> **RECORDED DATA**:
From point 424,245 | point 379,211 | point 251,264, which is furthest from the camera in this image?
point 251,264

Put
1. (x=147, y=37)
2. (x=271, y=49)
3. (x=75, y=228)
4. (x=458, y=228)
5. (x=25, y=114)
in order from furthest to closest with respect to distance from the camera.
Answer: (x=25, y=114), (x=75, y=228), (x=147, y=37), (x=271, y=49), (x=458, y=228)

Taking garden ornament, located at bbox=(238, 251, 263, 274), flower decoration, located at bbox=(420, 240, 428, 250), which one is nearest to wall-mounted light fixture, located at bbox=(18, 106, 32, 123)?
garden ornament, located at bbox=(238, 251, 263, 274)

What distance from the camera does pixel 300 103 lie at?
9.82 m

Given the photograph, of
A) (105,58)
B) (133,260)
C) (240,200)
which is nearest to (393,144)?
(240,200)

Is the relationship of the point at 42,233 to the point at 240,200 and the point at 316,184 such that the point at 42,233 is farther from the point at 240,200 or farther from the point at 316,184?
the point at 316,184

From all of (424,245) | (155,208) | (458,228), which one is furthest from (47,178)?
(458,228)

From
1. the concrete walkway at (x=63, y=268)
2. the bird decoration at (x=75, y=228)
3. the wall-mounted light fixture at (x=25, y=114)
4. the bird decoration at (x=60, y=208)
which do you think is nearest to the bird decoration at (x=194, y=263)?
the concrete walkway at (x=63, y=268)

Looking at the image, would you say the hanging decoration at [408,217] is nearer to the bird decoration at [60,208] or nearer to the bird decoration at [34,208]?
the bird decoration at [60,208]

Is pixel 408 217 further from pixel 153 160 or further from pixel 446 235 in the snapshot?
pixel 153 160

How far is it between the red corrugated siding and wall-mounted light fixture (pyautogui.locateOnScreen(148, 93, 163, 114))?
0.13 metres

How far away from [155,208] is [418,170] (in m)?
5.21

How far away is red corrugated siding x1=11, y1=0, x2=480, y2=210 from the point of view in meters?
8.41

> **GOAL**: Revise all of the lines above so that every instance of "wall-mounted light fixture" becomes "wall lamp", leaving everything else unchanged.

> **EXERCISE SOLUTION**:
From point 424,245 | point 379,211 | point 251,264, which is furthest from the camera in this image?
point 251,264

Put
1. (x=147, y=37)
2. (x=271, y=49)
3. (x=75, y=228)
4. (x=458, y=228)
5. (x=25, y=114)
in order from furthest to closest with respect to distance from the camera.
Answer: (x=25, y=114), (x=75, y=228), (x=147, y=37), (x=271, y=49), (x=458, y=228)

Taking garden ornament, located at bbox=(238, 251, 263, 274), flower decoration, located at bbox=(420, 240, 428, 250), which one is nearest to wall lamp, located at bbox=(18, 106, 32, 123)?
garden ornament, located at bbox=(238, 251, 263, 274)

What distance from the camera does pixel 300 103 lie at?
9.82 m

Given the photograph, of
A) (105,58)
B) (133,260)
C) (240,200)
which is nearest to (393,144)?
(240,200)

Is the relationship of the point at 42,233 to the point at 240,200 and the point at 316,184 such that the point at 42,233 is farther from the point at 240,200 or farther from the point at 316,184?
the point at 316,184

From all of (424,245) | (155,208) | (458,228), which one is furthest from (47,178)?
(458,228)

From
1. the concrete walkway at (x=63, y=268)
2. the bird decoration at (x=75, y=228)
3. the wall lamp at (x=25, y=114)
4. the bird decoration at (x=60, y=208)
which do you think is nearest to the bird decoration at (x=194, y=263)?
the concrete walkway at (x=63, y=268)

Looking at the image, would you say the hanging decoration at [408,217] is nearer to the bird decoration at [60,208] or nearer to the bird decoration at [34,208]?
the bird decoration at [60,208]

Is pixel 408 217 further from pixel 153 160 or further from pixel 446 235 in the snapshot?
pixel 153 160

How far is it between the red corrugated siding and wall lamp (pyautogui.locateOnScreen(148, 93, 163, 114))?
0.13 metres

How far away from [155,208] is [418,170] (in m)?
5.21

How far away is red corrugated siding x1=11, y1=0, x2=480, y2=210 from the point of view in meters?
8.41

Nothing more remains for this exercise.